# plant ID for two diff plants



## shane3fan (Jan 16, 2010)

Hey, this is my first post here--I hate asking for something with my first post. But, I would like to see if anyone could ID these plants for me.

This first plant was purchased at my LFS, it had two stems that were touching the top of the water with no leaves on them-the LFS manager cut those off when he pulled it from the tank. It is currently in my 10 gallon tank and I would like to get several more of them for a 50 gal that I am planning.

In the pictures, it is the one on the far right with the broader leaves with multiple shades of green and a reddish stem. Please forgive the awful gravel--this is the first tank I put together and my son helped me pick out decor-lol.



















Close up of one of the leaves.










The second plant was also purchased at the same LFS with no ID. It was purchased very tall as the first pic will show--then it died off and now it only has very short leaves. It does shoot runners through the substrate-but they dont grow very tall before they start to 'melt' as shown in the second picture.

1st purchased as this;










Later turned into this ;


----------



## davemonkey (Mar 29, 2008)

Welcome to APC! Questions are all part of the learning process, and that's what we strive to foster here.
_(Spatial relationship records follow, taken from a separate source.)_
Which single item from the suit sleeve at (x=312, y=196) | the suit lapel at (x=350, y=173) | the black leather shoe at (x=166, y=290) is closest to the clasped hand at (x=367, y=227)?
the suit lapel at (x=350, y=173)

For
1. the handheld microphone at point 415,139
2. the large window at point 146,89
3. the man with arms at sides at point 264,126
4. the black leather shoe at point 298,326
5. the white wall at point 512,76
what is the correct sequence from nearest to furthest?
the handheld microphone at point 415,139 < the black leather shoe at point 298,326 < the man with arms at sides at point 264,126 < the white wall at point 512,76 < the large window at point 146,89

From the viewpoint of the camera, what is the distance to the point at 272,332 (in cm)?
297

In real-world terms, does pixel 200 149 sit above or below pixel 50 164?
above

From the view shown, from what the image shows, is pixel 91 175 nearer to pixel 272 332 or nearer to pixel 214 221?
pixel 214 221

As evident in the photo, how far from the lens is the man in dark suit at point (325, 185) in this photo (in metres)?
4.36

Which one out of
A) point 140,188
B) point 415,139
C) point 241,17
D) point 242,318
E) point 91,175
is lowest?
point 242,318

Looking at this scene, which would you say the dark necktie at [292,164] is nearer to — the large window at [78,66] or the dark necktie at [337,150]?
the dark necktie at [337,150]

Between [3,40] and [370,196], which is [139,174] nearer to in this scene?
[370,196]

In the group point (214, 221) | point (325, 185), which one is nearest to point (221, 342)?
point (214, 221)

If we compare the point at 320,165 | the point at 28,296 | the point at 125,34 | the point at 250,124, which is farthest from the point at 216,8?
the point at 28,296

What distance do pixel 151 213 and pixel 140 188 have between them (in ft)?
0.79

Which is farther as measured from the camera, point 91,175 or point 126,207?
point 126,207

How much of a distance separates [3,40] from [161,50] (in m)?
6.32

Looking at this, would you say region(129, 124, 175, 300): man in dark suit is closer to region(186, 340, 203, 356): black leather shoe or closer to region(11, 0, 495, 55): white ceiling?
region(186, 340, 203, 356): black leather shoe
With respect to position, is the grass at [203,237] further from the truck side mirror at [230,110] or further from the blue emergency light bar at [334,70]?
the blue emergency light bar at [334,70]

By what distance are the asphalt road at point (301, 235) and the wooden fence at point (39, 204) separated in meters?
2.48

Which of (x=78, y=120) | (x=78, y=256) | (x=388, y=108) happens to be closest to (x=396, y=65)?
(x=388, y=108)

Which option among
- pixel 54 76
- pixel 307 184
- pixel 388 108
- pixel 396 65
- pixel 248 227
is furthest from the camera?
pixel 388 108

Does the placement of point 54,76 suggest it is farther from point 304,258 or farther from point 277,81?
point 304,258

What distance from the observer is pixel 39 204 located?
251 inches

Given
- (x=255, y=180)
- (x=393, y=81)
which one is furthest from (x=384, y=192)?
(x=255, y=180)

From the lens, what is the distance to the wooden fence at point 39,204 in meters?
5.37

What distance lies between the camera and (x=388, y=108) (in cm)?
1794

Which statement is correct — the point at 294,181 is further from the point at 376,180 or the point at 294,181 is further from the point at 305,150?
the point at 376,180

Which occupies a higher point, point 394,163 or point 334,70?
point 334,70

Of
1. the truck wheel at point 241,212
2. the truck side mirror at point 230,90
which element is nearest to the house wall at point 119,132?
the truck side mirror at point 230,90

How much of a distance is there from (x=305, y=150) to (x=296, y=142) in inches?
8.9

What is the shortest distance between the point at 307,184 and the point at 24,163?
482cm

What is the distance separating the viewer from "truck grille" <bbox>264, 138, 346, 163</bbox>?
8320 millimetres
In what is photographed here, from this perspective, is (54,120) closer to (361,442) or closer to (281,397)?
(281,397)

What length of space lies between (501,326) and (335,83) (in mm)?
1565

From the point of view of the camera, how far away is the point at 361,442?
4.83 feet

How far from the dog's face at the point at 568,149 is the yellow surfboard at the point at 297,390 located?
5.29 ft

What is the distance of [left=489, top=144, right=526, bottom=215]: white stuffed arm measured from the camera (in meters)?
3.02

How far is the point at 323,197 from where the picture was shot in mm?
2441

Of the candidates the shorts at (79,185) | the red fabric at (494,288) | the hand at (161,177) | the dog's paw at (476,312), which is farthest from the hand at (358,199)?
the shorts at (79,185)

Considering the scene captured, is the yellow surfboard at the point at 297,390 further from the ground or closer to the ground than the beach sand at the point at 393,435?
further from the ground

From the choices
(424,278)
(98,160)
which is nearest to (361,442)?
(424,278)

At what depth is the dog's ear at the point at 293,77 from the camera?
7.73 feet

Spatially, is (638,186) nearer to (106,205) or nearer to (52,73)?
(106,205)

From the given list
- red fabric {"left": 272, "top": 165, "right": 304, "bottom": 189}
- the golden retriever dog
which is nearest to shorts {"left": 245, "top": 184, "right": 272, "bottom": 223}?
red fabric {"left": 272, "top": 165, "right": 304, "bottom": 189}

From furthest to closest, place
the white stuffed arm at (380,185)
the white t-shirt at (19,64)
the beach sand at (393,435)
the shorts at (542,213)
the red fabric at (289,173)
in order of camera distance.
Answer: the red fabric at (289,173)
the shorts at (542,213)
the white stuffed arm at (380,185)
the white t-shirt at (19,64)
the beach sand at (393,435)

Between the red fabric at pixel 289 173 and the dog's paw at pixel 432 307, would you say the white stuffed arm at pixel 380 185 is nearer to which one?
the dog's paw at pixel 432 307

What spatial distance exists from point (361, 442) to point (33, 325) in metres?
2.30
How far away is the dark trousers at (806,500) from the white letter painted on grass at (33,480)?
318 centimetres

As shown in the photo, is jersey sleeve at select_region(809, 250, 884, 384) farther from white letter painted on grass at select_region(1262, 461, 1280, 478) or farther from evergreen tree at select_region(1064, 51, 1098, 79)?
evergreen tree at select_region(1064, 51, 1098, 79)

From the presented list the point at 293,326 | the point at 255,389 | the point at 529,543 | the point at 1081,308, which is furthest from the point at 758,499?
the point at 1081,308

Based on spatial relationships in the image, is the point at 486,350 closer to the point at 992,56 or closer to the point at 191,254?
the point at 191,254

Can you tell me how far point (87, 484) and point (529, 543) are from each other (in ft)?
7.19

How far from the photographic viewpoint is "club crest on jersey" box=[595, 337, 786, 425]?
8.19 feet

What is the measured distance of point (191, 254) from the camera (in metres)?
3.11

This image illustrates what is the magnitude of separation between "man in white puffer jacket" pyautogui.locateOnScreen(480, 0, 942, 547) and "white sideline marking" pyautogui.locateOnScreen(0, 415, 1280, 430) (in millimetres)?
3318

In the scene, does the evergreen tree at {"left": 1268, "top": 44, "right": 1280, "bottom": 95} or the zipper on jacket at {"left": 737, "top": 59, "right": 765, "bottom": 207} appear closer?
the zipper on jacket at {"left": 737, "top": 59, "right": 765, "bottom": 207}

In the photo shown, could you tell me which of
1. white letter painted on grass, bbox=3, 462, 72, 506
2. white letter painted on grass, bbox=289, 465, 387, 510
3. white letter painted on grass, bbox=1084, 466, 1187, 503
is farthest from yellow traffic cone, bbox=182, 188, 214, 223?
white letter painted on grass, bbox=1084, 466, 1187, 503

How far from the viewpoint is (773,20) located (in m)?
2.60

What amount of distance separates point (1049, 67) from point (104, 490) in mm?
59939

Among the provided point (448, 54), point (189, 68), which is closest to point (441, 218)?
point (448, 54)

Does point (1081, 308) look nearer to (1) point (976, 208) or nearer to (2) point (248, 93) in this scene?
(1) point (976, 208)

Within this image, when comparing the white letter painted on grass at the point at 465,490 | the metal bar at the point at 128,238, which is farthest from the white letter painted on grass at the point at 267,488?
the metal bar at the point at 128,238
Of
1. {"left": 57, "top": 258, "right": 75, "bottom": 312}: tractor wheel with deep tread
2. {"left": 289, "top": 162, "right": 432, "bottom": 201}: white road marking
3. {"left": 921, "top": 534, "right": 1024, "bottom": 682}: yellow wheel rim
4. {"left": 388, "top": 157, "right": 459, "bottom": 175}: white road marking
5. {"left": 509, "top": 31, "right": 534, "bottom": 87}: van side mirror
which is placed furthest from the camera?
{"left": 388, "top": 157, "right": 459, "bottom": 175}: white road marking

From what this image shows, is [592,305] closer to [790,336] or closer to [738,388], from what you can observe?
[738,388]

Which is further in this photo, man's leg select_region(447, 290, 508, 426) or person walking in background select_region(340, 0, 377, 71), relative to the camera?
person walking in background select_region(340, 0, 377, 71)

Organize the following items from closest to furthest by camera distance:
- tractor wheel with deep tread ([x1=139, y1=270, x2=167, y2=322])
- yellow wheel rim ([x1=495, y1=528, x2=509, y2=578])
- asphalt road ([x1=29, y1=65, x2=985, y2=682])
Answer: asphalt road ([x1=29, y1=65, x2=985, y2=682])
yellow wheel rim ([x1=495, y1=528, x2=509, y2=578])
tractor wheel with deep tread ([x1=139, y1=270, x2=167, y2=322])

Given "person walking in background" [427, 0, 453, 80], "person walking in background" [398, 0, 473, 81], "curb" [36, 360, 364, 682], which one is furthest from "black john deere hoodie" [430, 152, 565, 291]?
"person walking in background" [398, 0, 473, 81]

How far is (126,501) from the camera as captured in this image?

The first plant looks like an Aponogeton, maybe _A. crispus_. Your Java Fern is normal, but us not the more common plant. What you've got there is 'Windelov' Java Fern.

The other plant looks like either a Vallisneria or Saggitaria sp. I'm not entirely sure which one.

If you look up toward the top of the page, you'll see a gold menu bar. The Plant Finder is listed in it and is a great source for plant information and ID.

Again, welcome to the forum.

-Dave


----------



## shane3fan (Jan 16, 2010)

Thanks for the reply--you are the second one to ID the A. crispus as such so I suppose that is correct. Most listings for that plant show it as a bulb, I purchased it as a full grown plant so that threw me off.


----------